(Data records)
────────────────────
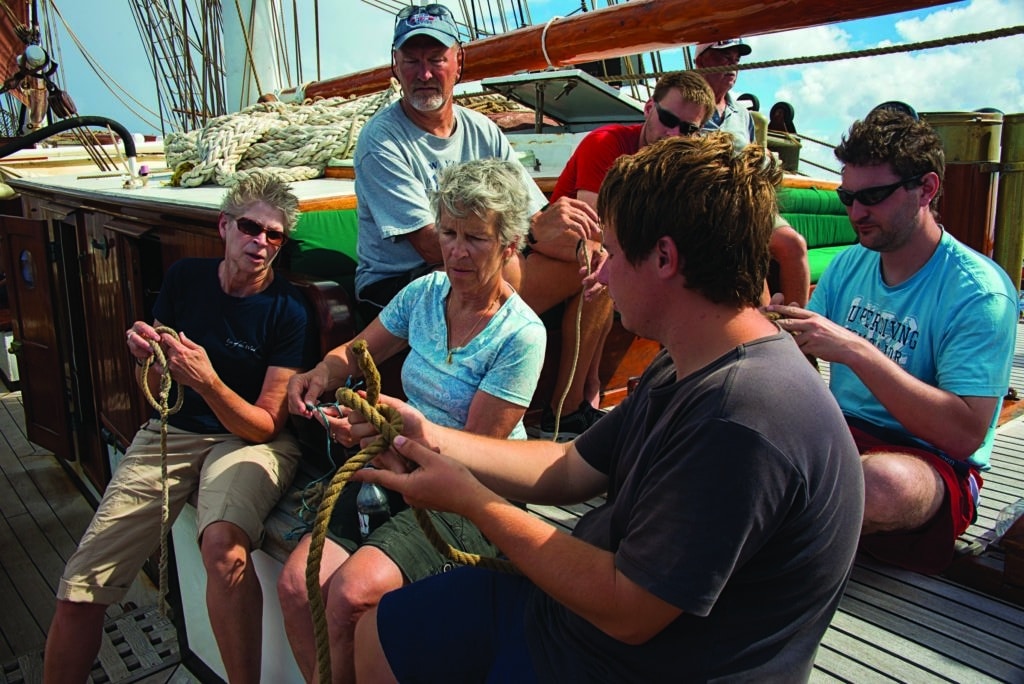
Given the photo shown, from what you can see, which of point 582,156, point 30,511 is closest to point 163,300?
point 582,156

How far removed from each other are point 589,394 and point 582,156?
36.5 inches

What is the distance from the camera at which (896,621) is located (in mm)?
1898

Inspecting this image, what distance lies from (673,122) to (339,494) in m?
2.09

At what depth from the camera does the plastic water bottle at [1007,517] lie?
2240mm

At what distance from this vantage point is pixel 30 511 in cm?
492

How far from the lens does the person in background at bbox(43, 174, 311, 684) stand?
2277 mm

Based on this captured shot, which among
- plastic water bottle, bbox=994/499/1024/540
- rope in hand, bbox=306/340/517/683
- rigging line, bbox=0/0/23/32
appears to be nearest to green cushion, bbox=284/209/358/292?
rope in hand, bbox=306/340/517/683

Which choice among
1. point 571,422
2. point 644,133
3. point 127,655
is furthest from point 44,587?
point 644,133

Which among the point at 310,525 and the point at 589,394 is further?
the point at 589,394

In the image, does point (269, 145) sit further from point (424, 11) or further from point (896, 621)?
point (896, 621)

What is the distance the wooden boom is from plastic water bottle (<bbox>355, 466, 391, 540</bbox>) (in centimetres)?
252

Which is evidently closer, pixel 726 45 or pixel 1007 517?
pixel 1007 517

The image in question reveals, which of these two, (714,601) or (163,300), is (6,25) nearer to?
(163,300)

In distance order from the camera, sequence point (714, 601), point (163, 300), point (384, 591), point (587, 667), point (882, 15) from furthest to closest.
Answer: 1. point (882, 15)
2. point (163, 300)
3. point (384, 591)
4. point (587, 667)
5. point (714, 601)
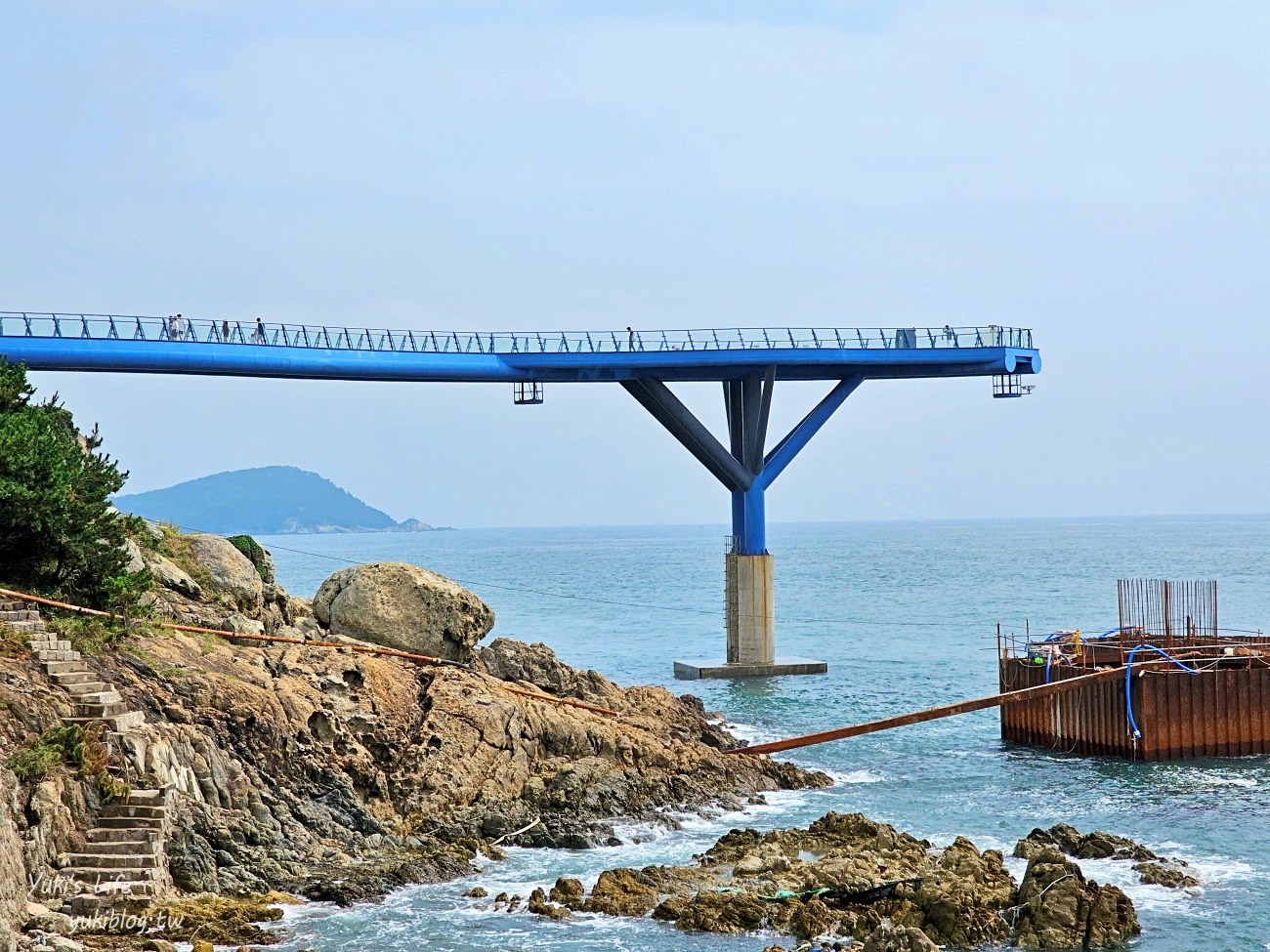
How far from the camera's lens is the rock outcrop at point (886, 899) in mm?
21109

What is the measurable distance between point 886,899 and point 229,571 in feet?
59.9

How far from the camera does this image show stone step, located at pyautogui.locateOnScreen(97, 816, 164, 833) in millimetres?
21000

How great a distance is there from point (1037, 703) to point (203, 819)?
78.7 feet

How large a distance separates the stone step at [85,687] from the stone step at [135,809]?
2278 mm

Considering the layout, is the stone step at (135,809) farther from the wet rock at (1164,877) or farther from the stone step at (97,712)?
the wet rock at (1164,877)

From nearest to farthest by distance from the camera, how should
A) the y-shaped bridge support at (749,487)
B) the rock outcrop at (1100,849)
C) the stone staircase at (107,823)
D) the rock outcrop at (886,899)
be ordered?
the stone staircase at (107,823)
the rock outcrop at (886,899)
the rock outcrop at (1100,849)
the y-shaped bridge support at (749,487)

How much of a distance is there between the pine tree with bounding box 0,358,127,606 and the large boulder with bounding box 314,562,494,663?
6.39m

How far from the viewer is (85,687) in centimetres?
2297

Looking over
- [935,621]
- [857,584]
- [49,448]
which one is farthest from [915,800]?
[857,584]

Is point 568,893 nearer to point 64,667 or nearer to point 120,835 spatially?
point 120,835

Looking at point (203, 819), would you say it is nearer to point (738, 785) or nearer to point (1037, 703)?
point (738, 785)

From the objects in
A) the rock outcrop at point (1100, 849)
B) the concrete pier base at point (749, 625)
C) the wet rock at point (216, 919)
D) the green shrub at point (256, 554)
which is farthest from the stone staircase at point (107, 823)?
the concrete pier base at point (749, 625)

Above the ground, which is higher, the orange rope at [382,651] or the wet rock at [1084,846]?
the orange rope at [382,651]

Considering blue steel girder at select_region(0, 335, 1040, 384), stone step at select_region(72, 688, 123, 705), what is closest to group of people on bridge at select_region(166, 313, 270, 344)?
blue steel girder at select_region(0, 335, 1040, 384)
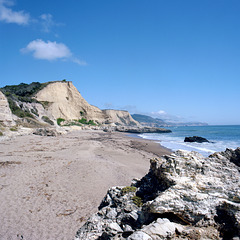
────────────────────
Stated problem: Identify every line in the items above that contains the string "support", treating uppercase and lowercase as distinct.

Full answer:
A) the y-shaped bridge support at (749,487)
the y-shaped bridge support at (749,487)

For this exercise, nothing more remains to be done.